Categories
Letter From The Editor Opinion

Letter from the Editor: A Farewell to My Father

I lost my father last week. He was elderly and in poor health, and it was not entirely a surprise, though it was difficult and sad, as death almost always is. He’d left instructions that no extraordinary measures be taken to prolong his life if the end seemed imminent, so a week ago Sunday, we took him off life support when the doctors said it was time …

I lost my father last week. He was elderly and in poor health, and it was not entirely a surprise, though it was difficult and sad, as death almost always is. He’d left instructions that no extraordinary measures be taken to prolong his life if the end seemed imminent, so a week ago Sunday, we took him off life support when the doctors said it was time. They said he might last a couple of days.

Removing life support means taking away feeding tubes and water. My father lived eight days off life support, the last few under heavy sedation. Suffice it to say, I now think Dr. Kevorkian was onto something. Letting a loved one starve and dehydrate for a week feels inhumane, no matter how sedated they may be.

Early in the week, he appeared to be comfortably sleeping. Nothing in his appearance gave away the fact that he was dying. He looked as though he could awaken and begin a conversation about Mizzou football or the damn Democrats or my mom’s cinnamon rolls. But he couldn’t and hadn’t been able to for months. His mind had moved on. His body lingered behind, shrinking before our eyes.
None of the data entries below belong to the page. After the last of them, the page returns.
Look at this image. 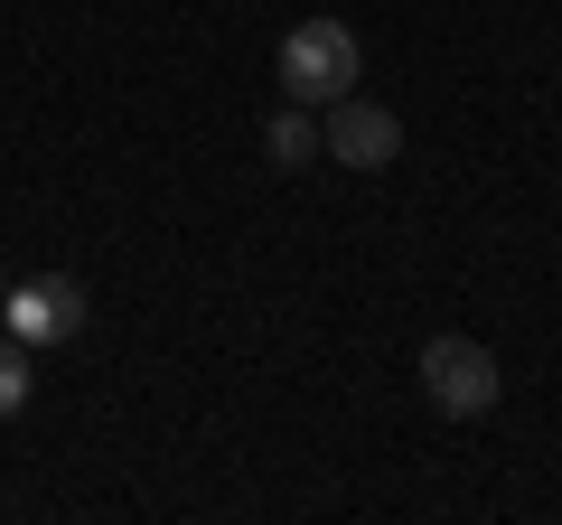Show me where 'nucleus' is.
Listing matches in <instances>:
<instances>
[{
  "mask_svg": "<svg viewBox=\"0 0 562 525\" xmlns=\"http://www.w3.org/2000/svg\"><path fill=\"white\" fill-rule=\"evenodd\" d=\"M0 320H10L20 347H76L85 320H94V301H85V282H66V272H38V282L0 291Z\"/></svg>",
  "mask_w": 562,
  "mask_h": 525,
  "instance_id": "obj_3",
  "label": "nucleus"
},
{
  "mask_svg": "<svg viewBox=\"0 0 562 525\" xmlns=\"http://www.w3.org/2000/svg\"><path fill=\"white\" fill-rule=\"evenodd\" d=\"M319 150L338 169H384L403 150V122L384 113V103H366V94H338V103H328V122H319Z\"/></svg>",
  "mask_w": 562,
  "mask_h": 525,
  "instance_id": "obj_4",
  "label": "nucleus"
},
{
  "mask_svg": "<svg viewBox=\"0 0 562 525\" xmlns=\"http://www.w3.org/2000/svg\"><path fill=\"white\" fill-rule=\"evenodd\" d=\"M10 413H29V347L20 338H0V423Z\"/></svg>",
  "mask_w": 562,
  "mask_h": 525,
  "instance_id": "obj_6",
  "label": "nucleus"
},
{
  "mask_svg": "<svg viewBox=\"0 0 562 525\" xmlns=\"http://www.w3.org/2000/svg\"><path fill=\"white\" fill-rule=\"evenodd\" d=\"M422 394L450 413V423H479V413H497V357H487L479 338H431L422 347Z\"/></svg>",
  "mask_w": 562,
  "mask_h": 525,
  "instance_id": "obj_2",
  "label": "nucleus"
},
{
  "mask_svg": "<svg viewBox=\"0 0 562 525\" xmlns=\"http://www.w3.org/2000/svg\"><path fill=\"white\" fill-rule=\"evenodd\" d=\"M262 150H272V169H310L319 160V113H310V103H281V113L262 122Z\"/></svg>",
  "mask_w": 562,
  "mask_h": 525,
  "instance_id": "obj_5",
  "label": "nucleus"
},
{
  "mask_svg": "<svg viewBox=\"0 0 562 525\" xmlns=\"http://www.w3.org/2000/svg\"><path fill=\"white\" fill-rule=\"evenodd\" d=\"M0 291H10V272H0Z\"/></svg>",
  "mask_w": 562,
  "mask_h": 525,
  "instance_id": "obj_7",
  "label": "nucleus"
},
{
  "mask_svg": "<svg viewBox=\"0 0 562 525\" xmlns=\"http://www.w3.org/2000/svg\"><path fill=\"white\" fill-rule=\"evenodd\" d=\"M357 66H366V47H357L347 20H301L291 38H281V94L319 113V103L357 94Z\"/></svg>",
  "mask_w": 562,
  "mask_h": 525,
  "instance_id": "obj_1",
  "label": "nucleus"
}]
</instances>
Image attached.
I heard a joke on the radio as I drove from Memphis to Mexico, Missouri, for my father’s final week: A well-dressed elderly gentleman walks into a bar, sits down, and orders a vodka martini. After a sip, he turns to the woman sitting next to him and says, “So … do I come here often?”

I laughed when I heard it and thought of my father, who would have loved the joke, as he loved all corny jokes. And as he loved his wife of 57 years, who at 90 was the only one who could communicate with him in these last months and who fed him and bathed him and picked him up when he fell — every time, until last week, when her magic finally ran out. The doctors made their pronouncement, and his family watched and waited, marking the last days of a good, kind man who played trumpet in big bands, fought the Japanese across the Pacific, drove a jeep through the ruins of Hiroshima, came back to his hometown, bought a house, fathered four children, joined the Kiwanis, played lots of bogey golf, and loved his wife to the end of his 88 years on this earth.

They’re not making men like that anymore. Get some rest, Dad.